[Source data]
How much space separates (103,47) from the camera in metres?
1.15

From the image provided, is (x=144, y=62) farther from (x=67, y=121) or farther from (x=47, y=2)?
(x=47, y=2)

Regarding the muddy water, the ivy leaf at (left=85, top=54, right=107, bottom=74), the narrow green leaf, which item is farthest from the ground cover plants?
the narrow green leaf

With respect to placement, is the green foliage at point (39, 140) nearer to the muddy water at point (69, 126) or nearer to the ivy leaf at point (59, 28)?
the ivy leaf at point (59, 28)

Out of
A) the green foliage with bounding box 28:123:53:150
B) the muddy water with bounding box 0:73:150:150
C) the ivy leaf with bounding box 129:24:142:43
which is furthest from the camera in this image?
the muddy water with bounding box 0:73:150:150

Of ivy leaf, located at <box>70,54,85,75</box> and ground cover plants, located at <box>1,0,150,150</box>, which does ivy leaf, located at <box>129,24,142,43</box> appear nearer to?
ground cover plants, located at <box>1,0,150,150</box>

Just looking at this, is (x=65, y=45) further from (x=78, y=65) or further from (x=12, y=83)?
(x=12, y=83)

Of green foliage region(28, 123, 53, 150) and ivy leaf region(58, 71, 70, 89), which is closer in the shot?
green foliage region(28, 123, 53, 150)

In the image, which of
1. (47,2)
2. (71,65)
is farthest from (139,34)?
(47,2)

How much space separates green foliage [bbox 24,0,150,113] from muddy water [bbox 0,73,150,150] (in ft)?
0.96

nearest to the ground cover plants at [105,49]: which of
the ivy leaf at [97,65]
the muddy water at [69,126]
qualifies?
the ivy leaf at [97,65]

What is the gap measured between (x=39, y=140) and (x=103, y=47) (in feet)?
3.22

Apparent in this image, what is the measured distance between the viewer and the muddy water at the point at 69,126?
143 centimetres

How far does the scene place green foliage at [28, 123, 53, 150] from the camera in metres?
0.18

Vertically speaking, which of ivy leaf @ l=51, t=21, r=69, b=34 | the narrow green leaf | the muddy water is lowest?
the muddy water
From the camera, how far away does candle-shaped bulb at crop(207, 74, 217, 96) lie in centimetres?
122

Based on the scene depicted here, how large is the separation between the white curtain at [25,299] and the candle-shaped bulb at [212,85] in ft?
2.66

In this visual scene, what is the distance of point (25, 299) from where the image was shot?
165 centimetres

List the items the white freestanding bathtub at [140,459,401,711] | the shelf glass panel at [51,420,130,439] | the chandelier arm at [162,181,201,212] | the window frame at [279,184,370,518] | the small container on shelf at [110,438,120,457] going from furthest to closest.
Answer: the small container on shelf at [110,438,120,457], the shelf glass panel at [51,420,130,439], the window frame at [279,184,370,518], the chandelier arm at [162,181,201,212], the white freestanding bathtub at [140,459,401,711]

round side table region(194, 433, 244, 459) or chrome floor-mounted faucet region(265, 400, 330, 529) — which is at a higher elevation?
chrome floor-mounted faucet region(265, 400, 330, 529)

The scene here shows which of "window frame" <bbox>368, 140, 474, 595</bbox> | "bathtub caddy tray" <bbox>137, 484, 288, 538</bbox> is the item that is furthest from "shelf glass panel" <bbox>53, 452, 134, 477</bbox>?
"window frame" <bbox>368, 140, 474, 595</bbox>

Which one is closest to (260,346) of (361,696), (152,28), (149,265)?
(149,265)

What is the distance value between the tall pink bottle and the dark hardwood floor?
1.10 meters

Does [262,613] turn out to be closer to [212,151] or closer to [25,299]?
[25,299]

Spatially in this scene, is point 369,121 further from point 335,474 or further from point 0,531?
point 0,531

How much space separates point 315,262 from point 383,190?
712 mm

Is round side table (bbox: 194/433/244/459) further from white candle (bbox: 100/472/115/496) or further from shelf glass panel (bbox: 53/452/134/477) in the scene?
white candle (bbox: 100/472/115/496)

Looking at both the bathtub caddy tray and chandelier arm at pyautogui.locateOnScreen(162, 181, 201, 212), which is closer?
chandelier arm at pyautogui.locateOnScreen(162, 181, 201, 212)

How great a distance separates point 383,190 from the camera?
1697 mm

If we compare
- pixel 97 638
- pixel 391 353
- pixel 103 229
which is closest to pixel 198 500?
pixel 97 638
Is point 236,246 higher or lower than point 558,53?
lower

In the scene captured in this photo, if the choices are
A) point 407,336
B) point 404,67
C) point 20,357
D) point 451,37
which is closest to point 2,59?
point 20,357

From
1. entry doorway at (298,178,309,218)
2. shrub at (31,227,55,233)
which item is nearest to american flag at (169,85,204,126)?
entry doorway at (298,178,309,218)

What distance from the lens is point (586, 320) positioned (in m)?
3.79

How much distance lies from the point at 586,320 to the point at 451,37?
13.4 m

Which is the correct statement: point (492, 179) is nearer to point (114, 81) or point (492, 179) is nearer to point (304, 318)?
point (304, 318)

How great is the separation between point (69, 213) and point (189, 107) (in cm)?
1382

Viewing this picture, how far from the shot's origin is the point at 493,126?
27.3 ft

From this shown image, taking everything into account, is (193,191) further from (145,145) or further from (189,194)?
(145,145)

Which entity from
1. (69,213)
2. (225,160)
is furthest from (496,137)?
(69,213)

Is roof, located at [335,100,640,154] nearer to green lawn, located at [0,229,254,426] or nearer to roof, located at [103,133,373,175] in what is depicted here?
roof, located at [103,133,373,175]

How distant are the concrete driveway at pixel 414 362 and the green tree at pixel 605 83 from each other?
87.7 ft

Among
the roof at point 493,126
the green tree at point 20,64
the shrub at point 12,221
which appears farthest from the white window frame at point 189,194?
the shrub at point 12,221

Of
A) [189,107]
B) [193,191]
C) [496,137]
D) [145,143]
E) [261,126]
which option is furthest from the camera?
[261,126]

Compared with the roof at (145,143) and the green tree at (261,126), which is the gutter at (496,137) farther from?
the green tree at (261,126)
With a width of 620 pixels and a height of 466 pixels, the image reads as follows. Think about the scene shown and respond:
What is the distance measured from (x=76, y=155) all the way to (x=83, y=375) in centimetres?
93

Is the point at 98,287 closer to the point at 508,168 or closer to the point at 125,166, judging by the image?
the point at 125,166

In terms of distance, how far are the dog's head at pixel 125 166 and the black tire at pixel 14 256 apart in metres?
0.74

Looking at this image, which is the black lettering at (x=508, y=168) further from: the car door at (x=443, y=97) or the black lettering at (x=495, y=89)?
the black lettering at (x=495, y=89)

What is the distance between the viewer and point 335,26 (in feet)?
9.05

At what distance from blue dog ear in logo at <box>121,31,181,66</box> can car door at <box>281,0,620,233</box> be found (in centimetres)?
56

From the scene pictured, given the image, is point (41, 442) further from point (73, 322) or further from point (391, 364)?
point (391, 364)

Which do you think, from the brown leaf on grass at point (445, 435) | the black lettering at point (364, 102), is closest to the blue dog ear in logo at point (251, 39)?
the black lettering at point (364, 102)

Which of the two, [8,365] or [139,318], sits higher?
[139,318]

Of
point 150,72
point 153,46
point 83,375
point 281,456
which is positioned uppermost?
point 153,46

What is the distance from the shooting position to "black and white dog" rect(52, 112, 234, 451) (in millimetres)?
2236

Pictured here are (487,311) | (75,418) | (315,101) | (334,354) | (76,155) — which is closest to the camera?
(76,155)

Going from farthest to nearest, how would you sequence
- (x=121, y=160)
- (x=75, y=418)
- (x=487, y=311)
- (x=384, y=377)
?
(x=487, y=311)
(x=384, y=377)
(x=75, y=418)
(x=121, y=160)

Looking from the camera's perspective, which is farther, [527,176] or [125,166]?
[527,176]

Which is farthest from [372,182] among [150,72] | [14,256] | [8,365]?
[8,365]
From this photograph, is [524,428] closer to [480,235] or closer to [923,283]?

GIVEN INSTRUCTION - Switch "farthest" to "furthest" in the stretch of the listing from the line containing "Which is farthest" through the end, and give that stretch again with everything else unchanged.

OUTPUT -
Which is furthest from [372,182] among [150,72] | [14,256] | [8,365]?
[8,365]
From this photograph, is [524,428] closer to [480,235] or closer to [923,283]?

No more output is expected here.